Waar wij nu eens mee moeten beginnen is deze hemelse gebeurtenis in onze herinnering te houden. Morgen doen we weer een heleboel andere dingen en voordat je het weet, ben je deze hemelse gebeurtenis alweer vergeten. Gaan we te snel aan al die hemelse dingen en gebeurtenissen voorbij, dan wordt ons leven niet meer dan een opeenstapeling van leuke en vervelende gebeurtenissen. We gunnen ons niet de tijd eens even stil te staan bij de leuke en mooie dingen die we meegemaakt hebben of die we nog steeds meemaken. We hebben eten en drinken in overvloed. We hebben een dak boven ons hoofd. We hebben zelfs een kerkelijk dak boven ons hoofd, waaronder we met elkaar dat hemelse Jeruzalem mogen beleven. We hebben relaties en we hebben herinneringen aan relaties. Ook die zijn de moeite waard om regelmatig daarbij stil te staan.
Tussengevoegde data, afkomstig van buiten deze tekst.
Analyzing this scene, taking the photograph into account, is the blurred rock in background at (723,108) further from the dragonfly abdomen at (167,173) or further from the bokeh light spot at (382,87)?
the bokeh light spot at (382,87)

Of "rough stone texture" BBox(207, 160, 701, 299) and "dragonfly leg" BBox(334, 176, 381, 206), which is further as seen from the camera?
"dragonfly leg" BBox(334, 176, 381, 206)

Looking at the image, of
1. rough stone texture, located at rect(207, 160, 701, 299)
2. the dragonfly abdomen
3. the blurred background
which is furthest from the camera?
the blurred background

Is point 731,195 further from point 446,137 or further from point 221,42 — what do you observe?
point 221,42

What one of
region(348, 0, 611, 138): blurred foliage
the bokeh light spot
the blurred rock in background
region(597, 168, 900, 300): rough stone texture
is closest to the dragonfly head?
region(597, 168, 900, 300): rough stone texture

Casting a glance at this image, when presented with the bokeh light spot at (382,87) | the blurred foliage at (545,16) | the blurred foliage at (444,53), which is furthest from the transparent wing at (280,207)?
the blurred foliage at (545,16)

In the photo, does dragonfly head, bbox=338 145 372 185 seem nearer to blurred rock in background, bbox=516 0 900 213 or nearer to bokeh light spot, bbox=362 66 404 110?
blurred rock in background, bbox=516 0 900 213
En de vervelende dingen? Meestal herinneren wij ons die beter dan de mooie dingen. Maar op zichzelf is het denk ik niet verkeerd ook aan de vervelende dingen te denken. Ze horen nu eenmaal bij ons leven. En ze horen ook bij dat hemelse Jeruzalem, die stad van de levende God. Soms ook willen wij juist aan die vervelende dingen voorbij gaan. Het liefst heel snel. Op onze snelle paarden proberen wij die vervelende dingen of vervelende mensen te ontvluchten. Op onze vlucht komen we toch uiteindelijk bij die nauwe poort aan. En in onze haast lukt het niet om er binnen te gaan. We hebben rust nodig om te bekijken hoe wij die poort wel binnen kunnen gaan. Want met onstuimigheid lukt het niet, met branie evenmin. Tegen het volk van Israël zegt God: In stille berusting ligt jullie redding, in rustig vertrouwen ligt jullie kracht.
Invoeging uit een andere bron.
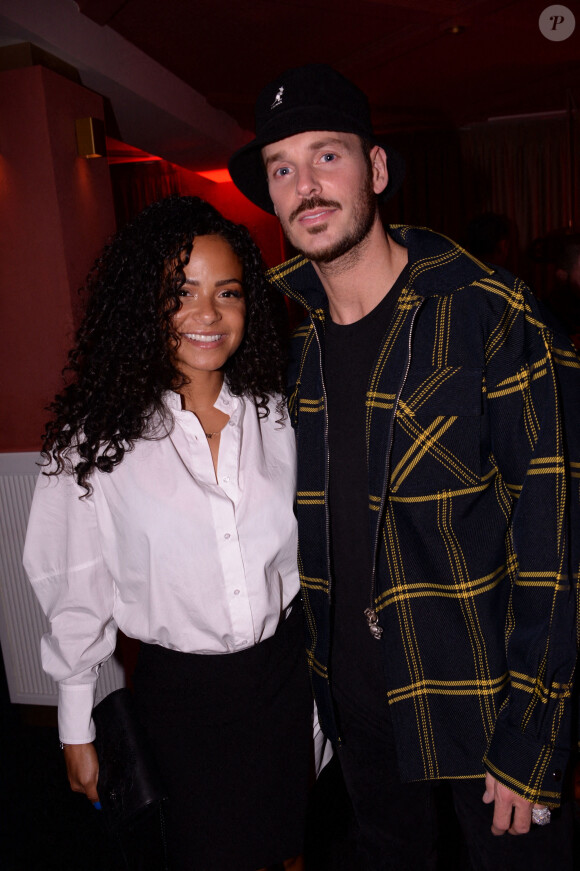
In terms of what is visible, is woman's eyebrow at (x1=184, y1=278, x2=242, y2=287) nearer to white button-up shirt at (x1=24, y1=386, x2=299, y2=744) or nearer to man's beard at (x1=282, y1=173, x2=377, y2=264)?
man's beard at (x1=282, y1=173, x2=377, y2=264)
En zijn we eenmaal zover dan blijkt er altijd wel één van die duizenden engelen in de buurt te zijn, die je bij de hand pakt en zegt: ‘Kom maar, ik help je wel. Samen gaat het wel lukken.’ Toch ben je bang weer eens de laatste te zijn die door die poort naar binnen zal gaan.
Misschien ben je wel bang zelfs te laat te zijn. Maar zie eens aan: je bent de eerste! Niet dat dát nou zo belangrijk is; belangrijker is dat je binnen bent.

En wat vind je aan de andere kant van die poort? Grappig genoeg zijn het dezelfde mensen als de mensen buiten die nauwe poort. Zij zijn niet anders, alleen jij bent anders. Nadat je door die nauwe poort gegaan bent, zie je die zelfde mensen op een andere manier. Je ziet in hen de engelen. Je ziet in hen de geesten van de volmaakte rechtvaardigen. Je ziet in hen de eerstgeborenen. En wie zie je nog meer?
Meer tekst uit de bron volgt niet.